本文
↓
【衛兵の間】

上の写真は2回目ですが、この部屋は L'antichambre et la salle des Gardes、 「衛兵の間と控え室」といったところでしょうか。
赤い壁の中央の肖像画は、このシャンティイ城をモンモランシー家から引き継いだコンデ家の「大コンデ公」(1621-1686) と呼ばれる人物です。1653年にDavid Teniers という画家が描いたもの。
さて、その大コンデ公という人物は軍人として大活躍をしたことで有名です。時代がアレクサンドル・デュマの『ダルタニャン物語』(その第1話が有名な『三銃士』)と重なっています。
21歳で宰相のリシュリューからフランドル方面司令官に任命されネーデルラントへ進軍、2万6千のスペイン軍を劣勢の兵力で包囲・撃破。全ヨーロッパにその名を轟かせます。さらに舞台を神聖ローマ帝国に移してドイツ軍を撃退しました。
フランス宰相のリシュリュー枢機卿は、御存知のように『三銃士』では悪役で、ルイ十三世下で権力をほしいままにした人物。三銃士らと対決します。
『ダルタニャン物語』ではやがて時代はルイ十四世の幼少期に移り、イタリアから招かれた宰相マザランが政治の実権を握り、ダルタニャンはマザランの指揮下で働くのですが、フロンドの乱が起きて三銃士は反乱側に付き、ダルタニャンとは対立する勢力になります。
大コンデ公は強すぎたためルイ十四世の宮廷からは謀反を疑われ、いろいろあってとうとう謀反人扱い。それでも最後は王室側に戻って戦い、結局シャンティイ城に隠居したのだそうです。
シャンティイ城は最初は大将軍アンヌ・ド・モンモランシーの城。やがてコンデ家の城となり、そしてオマール公アンリがそれを引き継いだのです。
くどくどと書くのは、ある程度の歴史がわかっていれば、この城の各部屋部屋の意味も理解できるからです。
上の写真で肖像画の下に大きなキャビネットがありますが、ここには大コンデ公の戦争土産(戦利品とした小物類)が納められていました。
【グランド・キャビネット】

上の写真の部屋は Le Grand Cabinet d'Angle と呼ばれ、18世紀の Jean-Baptiste Sené という人物が制作した家具調度が並べられています。
それがあまりにも見事なので、集中的に何枚かの写真を撮っています。家具の説明プレートも撮影してあるのですが、翻訳解読していると時間が掛かりすぎるのでご容赦ください。



西欧のこのようなインテリアでは、「シャンデリア」と「鏡」による演出がとても効果的です。
【大コンデ公の戦績ギャラリー】

Le Grand Cabinet d'Angle を出ると、次は La Galerie des Actions de M. le Prince (ou Galerie des batailles)、つまりは大コンデ公の戦績ギャラリーです。
↑
(データの行)
↓
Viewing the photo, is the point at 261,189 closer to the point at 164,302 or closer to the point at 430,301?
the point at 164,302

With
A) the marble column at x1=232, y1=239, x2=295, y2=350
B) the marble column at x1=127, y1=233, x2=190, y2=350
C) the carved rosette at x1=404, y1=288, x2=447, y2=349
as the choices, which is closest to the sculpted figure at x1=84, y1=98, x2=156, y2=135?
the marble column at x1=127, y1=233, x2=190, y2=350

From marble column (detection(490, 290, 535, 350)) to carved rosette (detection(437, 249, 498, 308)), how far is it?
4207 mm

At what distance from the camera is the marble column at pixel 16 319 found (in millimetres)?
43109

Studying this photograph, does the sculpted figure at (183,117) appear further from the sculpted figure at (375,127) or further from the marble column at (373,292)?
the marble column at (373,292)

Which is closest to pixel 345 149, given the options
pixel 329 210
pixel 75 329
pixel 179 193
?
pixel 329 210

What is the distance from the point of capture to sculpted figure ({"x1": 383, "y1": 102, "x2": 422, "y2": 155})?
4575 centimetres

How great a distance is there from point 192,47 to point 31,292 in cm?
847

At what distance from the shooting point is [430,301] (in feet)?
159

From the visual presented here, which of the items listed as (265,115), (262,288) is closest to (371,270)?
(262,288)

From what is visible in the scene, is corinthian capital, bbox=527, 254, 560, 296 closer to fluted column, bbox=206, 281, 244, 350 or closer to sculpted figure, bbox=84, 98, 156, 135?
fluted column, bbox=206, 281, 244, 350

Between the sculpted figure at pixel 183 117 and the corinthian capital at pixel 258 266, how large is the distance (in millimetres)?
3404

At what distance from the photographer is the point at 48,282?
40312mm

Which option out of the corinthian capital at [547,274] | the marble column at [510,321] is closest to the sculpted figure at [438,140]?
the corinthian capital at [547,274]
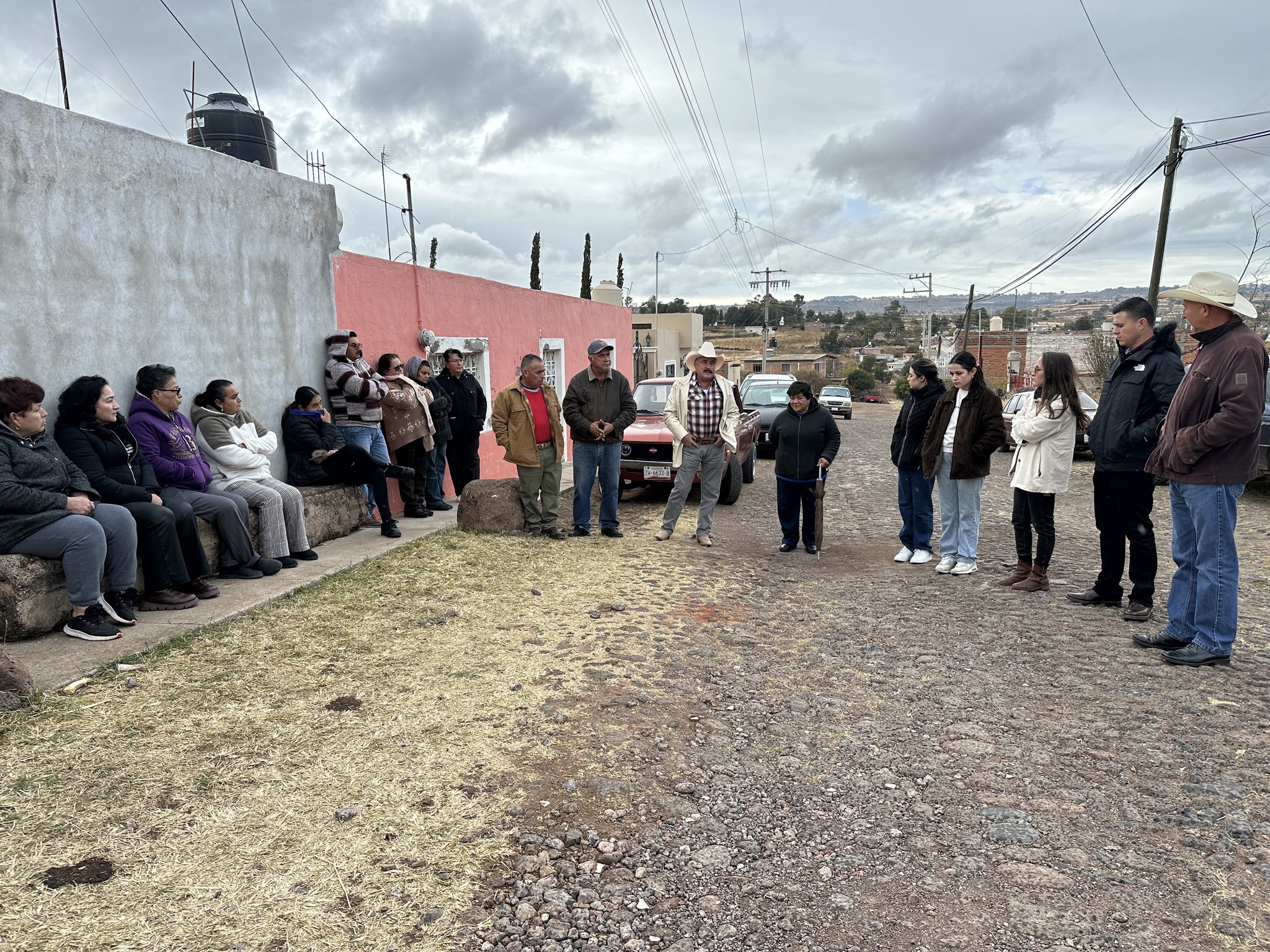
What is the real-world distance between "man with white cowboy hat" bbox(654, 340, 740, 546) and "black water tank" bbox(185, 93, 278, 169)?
473 centimetres

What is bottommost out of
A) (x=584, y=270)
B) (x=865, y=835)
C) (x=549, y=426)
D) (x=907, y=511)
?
(x=865, y=835)

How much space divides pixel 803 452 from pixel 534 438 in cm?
263

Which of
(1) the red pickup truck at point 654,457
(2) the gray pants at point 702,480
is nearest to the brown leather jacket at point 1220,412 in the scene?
(2) the gray pants at point 702,480

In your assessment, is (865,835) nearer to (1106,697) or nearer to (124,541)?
(1106,697)

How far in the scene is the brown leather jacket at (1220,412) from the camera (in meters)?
4.34

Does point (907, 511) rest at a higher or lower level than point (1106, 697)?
higher

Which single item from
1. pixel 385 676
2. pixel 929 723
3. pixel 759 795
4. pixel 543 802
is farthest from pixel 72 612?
pixel 929 723

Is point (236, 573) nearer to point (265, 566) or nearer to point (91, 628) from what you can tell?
point (265, 566)

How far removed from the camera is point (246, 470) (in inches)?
250

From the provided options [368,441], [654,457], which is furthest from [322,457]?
[654,457]

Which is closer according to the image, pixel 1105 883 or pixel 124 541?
pixel 1105 883

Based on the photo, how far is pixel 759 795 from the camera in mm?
3377

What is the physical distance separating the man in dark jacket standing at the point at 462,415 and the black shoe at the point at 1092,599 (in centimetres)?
625

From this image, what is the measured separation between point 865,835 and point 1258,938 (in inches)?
47.4
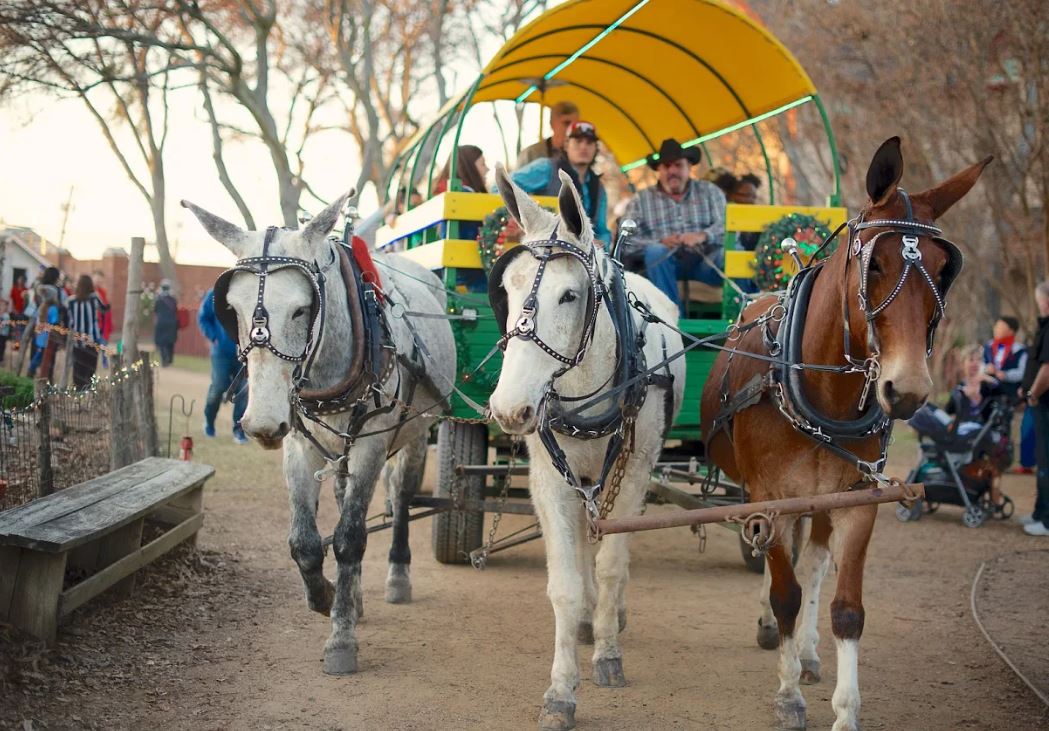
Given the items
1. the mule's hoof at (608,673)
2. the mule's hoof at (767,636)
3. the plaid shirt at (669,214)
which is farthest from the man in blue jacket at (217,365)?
the mule's hoof at (608,673)

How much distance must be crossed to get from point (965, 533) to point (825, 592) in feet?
9.86

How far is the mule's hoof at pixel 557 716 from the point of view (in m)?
4.18

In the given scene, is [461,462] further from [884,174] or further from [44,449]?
[884,174]

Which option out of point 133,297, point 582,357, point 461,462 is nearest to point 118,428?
point 133,297

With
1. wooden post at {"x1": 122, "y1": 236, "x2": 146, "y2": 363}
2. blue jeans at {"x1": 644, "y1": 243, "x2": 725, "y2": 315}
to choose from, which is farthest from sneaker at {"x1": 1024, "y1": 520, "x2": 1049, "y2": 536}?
wooden post at {"x1": 122, "y1": 236, "x2": 146, "y2": 363}

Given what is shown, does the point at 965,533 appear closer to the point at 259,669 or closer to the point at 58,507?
the point at 259,669

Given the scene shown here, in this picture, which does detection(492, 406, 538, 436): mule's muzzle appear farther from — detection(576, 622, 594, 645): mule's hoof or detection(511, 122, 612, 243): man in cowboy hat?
detection(511, 122, 612, 243): man in cowboy hat

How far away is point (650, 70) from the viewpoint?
28.1 feet

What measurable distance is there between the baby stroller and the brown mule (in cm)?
525

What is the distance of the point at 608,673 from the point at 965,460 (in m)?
6.07

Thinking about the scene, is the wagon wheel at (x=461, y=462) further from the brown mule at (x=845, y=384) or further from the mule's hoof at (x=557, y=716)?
the mule's hoof at (x=557, y=716)

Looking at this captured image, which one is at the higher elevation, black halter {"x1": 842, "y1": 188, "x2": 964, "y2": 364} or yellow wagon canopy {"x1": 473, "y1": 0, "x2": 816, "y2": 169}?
yellow wagon canopy {"x1": 473, "y1": 0, "x2": 816, "y2": 169}

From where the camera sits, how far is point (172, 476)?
627 cm

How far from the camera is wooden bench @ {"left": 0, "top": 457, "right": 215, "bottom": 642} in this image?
4.46 metres
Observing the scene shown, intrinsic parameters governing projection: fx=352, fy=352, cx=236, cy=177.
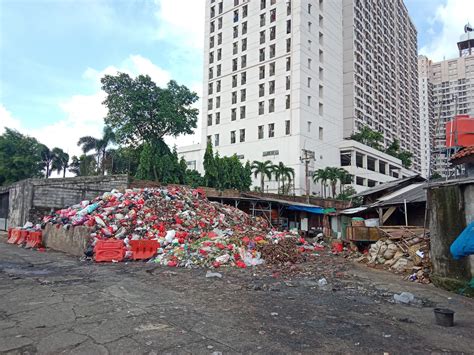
↑
課題一覧
a. 本文の「21歳で宰相のリシュリューから」で始まる段落を、主な事実を残して箇条書きにまとめてもらえますか？
b. 本文の「上の写真は2回目ですが、この部屋は L'antichambre et」から「リがそれを引き継いだのです。」まで（両端を含む）を、「ダルタニャン」を「ダルタニアン」に置き換えて書き直してもらえますか？

解答
a.
- 21歳で宰相リシュリューからフランドル方面司令官に任命され、ネーデルラントへ進軍
- 劣勢の兵力で2万6千のスペイン軍を包囲・撃破し、全ヨーロッパに名を轟かせる
- 舞台を神聖ローマ帝国に移し、ドイツ軍を撃退

b.
上の写真は2回目ですが、この部屋は L'antichambre et la salle des Gardes、 「衛兵の間と控え室」といったところでしょうか。
赤い壁の中央の肖像画は、このシャンティイ城をモンモランシー家から引き継いだコンデ家の「大コンデ公」(1621-1686) と呼ばれる人物です。1653年にDavid Teniers という画家が描いたもの。
さて、その大コンデ公という人物は軍人として大活躍をしたことで有名です。時代がアレクサンドル・デュマの『ダルタニアン物語』(その第1話が有名な『三銃士』)と重なっています。
21歳で宰相のリシュリューからフランドル方面司令官に任命されネーデルラントへ進軍、2万6千のスペイン軍を劣勢の兵力で包囲・撃破。全ヨーロッパにその名を轟かせます。さらに舞台を神聖ローマ帝国に移してドイツ軍を撃退しました。
フランス宰相のリシュリュー枢機卿は、御存知のように『三銃士』では悪役で、ルイ十三世下で権力をほしいままにした人物。三銃士らと対決します。
『ダルタニアン物語』ではやがて時代はルイ十四世の幼少期に移り、イタリアから招かれた宰相マザランが政治の実権を握り、ダルタニアンはマザランの指揮下で働くのですが、フロンドの乱が起きて三銃士は反乱側に付き、ダルタニアンとは対立する勢力になります。
大コンデ公は強すぎたためルイ十四世の宮廷からは謀反を疑われ、いろいろあってとうとう謀反人扱い。それでも最後は王室側に戻って戦い、結局シャンティイ城に隠居したのだそうです。
シャンティイ城は最初は大将軍アンヌ・ド・モンモランシーの城。やがてコンデ家の城となり、そしてオマール公アンリがそれを引き継いだのです。